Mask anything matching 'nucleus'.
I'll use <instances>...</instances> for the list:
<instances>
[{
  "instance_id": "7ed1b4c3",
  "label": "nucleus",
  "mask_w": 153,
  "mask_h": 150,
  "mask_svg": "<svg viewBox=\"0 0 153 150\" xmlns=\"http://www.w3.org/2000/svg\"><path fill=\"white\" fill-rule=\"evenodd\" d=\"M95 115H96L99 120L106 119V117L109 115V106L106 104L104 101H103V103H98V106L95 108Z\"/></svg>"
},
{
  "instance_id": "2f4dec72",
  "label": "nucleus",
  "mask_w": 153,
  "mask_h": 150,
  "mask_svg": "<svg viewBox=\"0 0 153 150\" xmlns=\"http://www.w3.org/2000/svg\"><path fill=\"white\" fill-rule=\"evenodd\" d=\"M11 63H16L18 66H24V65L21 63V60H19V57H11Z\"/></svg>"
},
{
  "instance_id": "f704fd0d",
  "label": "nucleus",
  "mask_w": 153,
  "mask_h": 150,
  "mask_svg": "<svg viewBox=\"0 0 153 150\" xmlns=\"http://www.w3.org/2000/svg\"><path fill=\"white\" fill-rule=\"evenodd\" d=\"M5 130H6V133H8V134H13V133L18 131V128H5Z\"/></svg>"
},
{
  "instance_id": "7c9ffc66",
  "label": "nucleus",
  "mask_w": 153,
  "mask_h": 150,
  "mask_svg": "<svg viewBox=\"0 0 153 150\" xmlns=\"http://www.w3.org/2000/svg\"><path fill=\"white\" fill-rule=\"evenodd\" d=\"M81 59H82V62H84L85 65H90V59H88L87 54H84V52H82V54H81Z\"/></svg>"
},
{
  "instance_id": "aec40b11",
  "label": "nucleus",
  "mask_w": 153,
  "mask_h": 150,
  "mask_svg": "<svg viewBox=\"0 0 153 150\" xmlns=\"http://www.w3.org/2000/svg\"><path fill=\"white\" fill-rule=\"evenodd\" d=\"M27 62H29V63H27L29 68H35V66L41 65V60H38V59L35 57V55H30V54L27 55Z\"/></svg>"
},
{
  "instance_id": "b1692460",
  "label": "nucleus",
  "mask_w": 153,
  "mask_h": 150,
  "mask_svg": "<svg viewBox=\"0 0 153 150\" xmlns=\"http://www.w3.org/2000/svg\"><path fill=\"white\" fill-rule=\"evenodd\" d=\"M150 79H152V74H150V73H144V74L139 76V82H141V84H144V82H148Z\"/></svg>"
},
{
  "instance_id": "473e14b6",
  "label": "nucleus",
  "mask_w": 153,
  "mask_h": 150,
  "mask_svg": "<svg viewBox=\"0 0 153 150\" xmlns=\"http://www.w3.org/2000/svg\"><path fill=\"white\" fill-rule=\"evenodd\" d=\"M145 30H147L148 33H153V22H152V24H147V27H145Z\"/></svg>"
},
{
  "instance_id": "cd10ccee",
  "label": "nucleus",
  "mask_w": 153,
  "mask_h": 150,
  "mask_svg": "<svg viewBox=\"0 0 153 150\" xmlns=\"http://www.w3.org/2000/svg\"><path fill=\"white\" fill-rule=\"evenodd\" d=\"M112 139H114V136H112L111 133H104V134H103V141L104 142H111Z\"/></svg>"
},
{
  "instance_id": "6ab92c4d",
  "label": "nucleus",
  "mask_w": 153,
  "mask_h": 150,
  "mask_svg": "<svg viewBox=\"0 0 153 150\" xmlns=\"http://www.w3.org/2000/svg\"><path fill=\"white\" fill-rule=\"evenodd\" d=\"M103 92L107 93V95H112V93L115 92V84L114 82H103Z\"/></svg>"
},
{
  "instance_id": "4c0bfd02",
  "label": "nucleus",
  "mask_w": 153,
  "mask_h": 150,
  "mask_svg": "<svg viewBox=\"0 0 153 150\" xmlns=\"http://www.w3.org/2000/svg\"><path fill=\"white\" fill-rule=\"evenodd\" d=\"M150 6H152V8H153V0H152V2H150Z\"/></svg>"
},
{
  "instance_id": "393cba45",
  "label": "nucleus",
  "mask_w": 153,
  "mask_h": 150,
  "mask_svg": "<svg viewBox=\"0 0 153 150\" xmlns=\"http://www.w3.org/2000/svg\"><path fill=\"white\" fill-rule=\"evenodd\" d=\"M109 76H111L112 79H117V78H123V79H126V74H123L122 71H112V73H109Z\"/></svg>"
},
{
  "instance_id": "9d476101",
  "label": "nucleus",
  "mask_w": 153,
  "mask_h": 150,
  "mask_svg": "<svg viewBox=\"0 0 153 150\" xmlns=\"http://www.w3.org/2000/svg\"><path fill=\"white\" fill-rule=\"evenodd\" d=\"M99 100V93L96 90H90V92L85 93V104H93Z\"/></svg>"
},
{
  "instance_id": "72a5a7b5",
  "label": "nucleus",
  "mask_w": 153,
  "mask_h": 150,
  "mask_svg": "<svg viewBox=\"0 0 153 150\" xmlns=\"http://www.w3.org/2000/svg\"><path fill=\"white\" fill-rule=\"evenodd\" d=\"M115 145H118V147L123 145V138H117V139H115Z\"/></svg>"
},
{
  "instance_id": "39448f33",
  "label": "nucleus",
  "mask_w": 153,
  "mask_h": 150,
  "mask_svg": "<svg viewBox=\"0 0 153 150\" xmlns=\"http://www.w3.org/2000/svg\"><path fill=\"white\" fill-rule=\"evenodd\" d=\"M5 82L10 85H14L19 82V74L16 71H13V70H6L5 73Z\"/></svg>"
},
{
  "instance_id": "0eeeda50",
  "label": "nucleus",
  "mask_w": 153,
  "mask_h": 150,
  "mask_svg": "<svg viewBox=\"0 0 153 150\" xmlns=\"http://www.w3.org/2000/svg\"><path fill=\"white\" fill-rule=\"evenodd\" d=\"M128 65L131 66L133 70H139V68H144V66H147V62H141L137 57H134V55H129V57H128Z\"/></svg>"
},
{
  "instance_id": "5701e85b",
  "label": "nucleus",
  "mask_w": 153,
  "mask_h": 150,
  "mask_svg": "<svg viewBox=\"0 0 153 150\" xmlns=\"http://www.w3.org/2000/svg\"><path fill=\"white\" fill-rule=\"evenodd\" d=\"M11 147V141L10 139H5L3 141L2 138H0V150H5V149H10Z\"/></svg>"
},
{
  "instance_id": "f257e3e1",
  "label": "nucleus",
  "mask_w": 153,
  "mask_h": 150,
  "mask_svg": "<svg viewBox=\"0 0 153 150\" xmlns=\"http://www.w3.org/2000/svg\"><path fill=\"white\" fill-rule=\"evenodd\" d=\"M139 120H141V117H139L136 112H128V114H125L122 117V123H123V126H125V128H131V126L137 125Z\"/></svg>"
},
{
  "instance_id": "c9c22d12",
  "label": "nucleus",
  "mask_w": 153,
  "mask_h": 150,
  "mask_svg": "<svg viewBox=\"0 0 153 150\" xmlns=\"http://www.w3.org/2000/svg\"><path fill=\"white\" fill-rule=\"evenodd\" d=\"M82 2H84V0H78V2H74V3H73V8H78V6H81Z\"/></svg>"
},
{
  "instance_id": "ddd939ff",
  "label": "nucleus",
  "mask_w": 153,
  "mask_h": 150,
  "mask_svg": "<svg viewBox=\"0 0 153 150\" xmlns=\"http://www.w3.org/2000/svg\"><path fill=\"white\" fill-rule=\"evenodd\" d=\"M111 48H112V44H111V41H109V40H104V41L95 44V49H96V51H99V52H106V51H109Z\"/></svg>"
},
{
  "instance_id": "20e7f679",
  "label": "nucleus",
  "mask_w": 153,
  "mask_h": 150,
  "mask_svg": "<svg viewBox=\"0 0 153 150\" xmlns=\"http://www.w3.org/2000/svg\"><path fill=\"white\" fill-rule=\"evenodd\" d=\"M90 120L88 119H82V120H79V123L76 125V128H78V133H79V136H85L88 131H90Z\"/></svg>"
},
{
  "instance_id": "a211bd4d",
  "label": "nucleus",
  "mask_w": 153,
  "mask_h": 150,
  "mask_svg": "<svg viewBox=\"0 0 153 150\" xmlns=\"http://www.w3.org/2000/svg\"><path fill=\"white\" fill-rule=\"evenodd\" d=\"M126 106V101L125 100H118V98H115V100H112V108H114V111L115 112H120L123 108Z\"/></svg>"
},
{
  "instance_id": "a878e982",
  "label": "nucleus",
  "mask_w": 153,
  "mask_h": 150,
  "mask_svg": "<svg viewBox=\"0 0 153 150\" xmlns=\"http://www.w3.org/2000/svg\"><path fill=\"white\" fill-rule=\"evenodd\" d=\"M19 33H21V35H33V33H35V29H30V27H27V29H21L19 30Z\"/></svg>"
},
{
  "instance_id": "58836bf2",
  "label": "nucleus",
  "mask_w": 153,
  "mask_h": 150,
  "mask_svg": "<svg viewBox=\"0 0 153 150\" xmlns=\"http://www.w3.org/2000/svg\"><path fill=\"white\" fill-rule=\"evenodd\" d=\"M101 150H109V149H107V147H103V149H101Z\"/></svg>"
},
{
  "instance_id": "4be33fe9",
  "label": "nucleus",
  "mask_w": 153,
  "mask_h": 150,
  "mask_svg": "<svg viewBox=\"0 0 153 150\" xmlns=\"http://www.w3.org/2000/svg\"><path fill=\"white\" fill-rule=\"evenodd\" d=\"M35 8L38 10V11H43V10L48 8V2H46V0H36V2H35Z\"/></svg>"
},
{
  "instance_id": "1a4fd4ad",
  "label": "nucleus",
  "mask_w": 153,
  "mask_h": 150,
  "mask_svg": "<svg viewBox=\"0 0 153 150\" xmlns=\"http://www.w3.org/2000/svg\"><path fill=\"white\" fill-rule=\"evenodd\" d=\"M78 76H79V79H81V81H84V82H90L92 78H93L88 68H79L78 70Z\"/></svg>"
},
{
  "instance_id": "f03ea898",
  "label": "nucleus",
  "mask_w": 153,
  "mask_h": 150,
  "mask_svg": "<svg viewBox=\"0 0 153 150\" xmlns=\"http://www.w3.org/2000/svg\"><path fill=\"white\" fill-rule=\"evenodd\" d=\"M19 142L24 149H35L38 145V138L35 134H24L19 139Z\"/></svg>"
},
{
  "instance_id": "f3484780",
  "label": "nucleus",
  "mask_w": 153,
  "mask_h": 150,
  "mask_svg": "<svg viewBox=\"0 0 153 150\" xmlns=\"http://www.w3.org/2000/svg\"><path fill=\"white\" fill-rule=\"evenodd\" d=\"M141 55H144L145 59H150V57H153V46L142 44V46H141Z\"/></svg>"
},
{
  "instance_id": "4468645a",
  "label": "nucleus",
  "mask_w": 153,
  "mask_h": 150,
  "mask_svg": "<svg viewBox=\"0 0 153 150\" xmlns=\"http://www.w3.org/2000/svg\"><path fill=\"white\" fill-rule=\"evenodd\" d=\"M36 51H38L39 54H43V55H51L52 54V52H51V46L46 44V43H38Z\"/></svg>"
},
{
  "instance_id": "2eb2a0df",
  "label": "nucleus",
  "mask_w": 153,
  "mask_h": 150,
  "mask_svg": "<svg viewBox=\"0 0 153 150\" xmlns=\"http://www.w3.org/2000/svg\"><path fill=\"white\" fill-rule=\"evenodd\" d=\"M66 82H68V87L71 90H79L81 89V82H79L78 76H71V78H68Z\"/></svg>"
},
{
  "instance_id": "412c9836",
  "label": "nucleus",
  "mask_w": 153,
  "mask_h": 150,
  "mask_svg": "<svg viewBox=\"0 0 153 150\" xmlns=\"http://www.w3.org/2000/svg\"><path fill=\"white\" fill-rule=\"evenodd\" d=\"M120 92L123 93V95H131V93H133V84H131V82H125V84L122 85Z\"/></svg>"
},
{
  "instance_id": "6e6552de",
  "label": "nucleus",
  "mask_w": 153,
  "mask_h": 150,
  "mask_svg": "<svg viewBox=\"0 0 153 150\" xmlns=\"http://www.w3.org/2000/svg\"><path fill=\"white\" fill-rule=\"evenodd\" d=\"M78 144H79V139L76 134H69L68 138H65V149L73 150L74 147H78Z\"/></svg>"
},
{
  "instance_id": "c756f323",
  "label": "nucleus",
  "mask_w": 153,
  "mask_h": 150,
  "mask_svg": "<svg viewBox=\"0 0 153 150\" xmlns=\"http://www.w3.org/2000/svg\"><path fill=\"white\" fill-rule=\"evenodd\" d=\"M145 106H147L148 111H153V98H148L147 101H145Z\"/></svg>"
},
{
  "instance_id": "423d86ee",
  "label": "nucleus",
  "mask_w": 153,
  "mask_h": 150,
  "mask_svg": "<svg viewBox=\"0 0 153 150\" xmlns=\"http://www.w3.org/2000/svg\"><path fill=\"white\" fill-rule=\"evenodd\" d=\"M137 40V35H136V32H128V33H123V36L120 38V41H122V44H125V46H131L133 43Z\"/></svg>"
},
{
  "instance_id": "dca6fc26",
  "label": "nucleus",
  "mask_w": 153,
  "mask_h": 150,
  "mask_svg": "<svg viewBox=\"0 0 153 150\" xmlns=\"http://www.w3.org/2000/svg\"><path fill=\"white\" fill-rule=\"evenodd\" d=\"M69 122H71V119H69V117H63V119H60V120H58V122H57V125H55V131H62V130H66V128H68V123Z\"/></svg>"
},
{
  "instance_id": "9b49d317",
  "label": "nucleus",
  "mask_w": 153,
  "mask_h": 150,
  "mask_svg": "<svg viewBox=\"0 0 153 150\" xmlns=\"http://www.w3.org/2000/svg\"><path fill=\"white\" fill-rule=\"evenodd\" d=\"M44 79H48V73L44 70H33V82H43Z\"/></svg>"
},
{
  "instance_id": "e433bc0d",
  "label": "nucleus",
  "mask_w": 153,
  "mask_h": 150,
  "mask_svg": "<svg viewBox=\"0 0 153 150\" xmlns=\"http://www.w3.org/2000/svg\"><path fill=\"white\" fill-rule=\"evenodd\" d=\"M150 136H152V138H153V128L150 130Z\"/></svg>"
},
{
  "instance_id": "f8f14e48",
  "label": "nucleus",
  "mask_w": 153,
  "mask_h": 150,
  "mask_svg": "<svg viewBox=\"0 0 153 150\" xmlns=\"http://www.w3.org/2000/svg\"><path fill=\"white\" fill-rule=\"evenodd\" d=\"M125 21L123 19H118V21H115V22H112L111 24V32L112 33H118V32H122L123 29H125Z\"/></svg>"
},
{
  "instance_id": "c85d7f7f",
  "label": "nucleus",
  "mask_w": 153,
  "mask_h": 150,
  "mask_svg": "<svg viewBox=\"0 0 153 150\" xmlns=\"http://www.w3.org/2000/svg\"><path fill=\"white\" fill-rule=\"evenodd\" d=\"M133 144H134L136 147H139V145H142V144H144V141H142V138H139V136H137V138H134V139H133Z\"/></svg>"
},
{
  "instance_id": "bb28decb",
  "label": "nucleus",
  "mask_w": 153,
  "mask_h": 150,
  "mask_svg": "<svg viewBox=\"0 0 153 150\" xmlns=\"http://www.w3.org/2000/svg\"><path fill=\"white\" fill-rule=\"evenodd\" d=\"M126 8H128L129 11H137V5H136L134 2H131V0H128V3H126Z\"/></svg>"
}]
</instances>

> [WHAT TO DO]
Find every line above that contains the string "instances", matching case, and copy each of those lines.

> [SOLUTION]
I'll use <instances>...</instances> for the list:
<instances>
</instances>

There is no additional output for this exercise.